#### Set task
Repeat the records below line for line, with no changes.
--
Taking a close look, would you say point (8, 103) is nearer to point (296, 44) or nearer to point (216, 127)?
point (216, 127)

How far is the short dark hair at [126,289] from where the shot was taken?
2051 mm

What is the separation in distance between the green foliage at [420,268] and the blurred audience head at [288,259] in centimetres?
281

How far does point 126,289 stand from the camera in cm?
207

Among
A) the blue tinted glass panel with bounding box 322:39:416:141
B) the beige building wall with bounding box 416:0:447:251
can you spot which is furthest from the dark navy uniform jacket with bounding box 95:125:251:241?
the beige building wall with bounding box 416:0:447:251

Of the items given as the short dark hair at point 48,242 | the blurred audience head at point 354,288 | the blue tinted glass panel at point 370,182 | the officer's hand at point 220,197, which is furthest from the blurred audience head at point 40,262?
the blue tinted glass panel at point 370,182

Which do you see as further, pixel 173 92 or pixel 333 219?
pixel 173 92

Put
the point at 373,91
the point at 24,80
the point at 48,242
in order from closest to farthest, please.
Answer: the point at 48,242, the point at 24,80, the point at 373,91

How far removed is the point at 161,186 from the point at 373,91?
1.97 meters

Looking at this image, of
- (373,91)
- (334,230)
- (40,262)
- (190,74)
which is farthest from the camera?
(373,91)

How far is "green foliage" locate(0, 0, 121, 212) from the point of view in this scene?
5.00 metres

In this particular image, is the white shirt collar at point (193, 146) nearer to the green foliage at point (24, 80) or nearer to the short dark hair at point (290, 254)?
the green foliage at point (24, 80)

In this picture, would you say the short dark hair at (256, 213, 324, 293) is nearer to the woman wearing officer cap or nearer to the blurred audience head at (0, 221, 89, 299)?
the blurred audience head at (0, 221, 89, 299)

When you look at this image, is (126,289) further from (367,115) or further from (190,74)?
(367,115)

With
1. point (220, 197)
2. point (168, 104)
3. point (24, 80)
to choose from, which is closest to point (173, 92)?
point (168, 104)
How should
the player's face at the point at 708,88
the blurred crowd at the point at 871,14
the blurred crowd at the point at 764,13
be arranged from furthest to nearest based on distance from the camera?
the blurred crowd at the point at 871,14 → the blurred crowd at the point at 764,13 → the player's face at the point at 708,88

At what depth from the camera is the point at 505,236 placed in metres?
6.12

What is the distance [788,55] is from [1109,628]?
--
#### Solution to the exercise
Taking a close look, would you say point (8, 103) is nearer to point (296, 44) or nearer to point (216, 127)?
point (216, 127)

How far is the short dark hair at [126,289] from where the shot was taken?
2051 mm

What is the separation in distance between the green foliage at [420,268] and the blurred audience head at [288,259] in centimetres?
281

How far does point 126,289 stand from the camera in cm?
207

Among
A) the blue tinted glass panel with bounding box 322:39:416:141
B) the beige building wall with bounding box 416:0:447:251
can you spot which is furthest from the dark navy uniform jacket with bounding box 95:125:251:241?
the beige building wall with bounding box 416:0:447:251

Of the items given as the short dark hair at point 48,242 | the blurred audience head at point 354,288 | the blue tinted glass panel at point 370,182 | the officer's hand at point 220,197, which is furthest from the blurred audience head at point 40,262?
the blue tinted glass panel at point 370,182

Which do you see as further, pixel 173 92 or pixel 333 219?
pixel 173 92

Put
the point at 373,91
the point at 24,80
the point at 48,242
in order from closest to farthest, please.
Answer: the point at 48,242, the point at 24,80, the point at 373,91

How far removed is the point at 161,186 from the point at 373,91?
1.97 meters

Looking at this image, of
- (373,91)
- (334,230)
- (40,262)
- (190,74)
which is farthest from the camera?
(373,91)

How far is "green foliage" locate(0, 0, 121, 212) from the point of view in this scene?
5.00 metres

In this particular image, is the white shirt collar at point (193, 146) nearer to the green foliage at point (24, 80) or nearer to the short dark hair at point (290, 254)?
the green foliage at point (24, 80)

In this picture, would you say the short dark hair at (256, 213, 324, 293) is nearer to the woman wearing officer cap or nearer to the blurred audience head at (0, 221, 89, 299)?
the blurred audience head at (0, 221, 89, 299)

When you look at this image, is (126,289) further from (367,115) or further from (190,74)?
(367,115)

With
1. point (220, 197)
2. point (168, 104)
3. point (24, 80)
to choose from, which is closest to point (173, 92)?
point (168, 104)
How should
the player's face at the point at 708,88
the blurred crowd at the point at 871,14
the blurred crowd at the point at 764,13
be arranged from furthest to nearest based on distance from the camera?
the blurred crowd at the point at 871,14 → the blurred crowd at the point at 764,13 → the player's face at the point at 708,88

At what depth from the camera is the point at 505,236 placed in metres?
6.12

What is the distance [788,55] is from [1109,628]?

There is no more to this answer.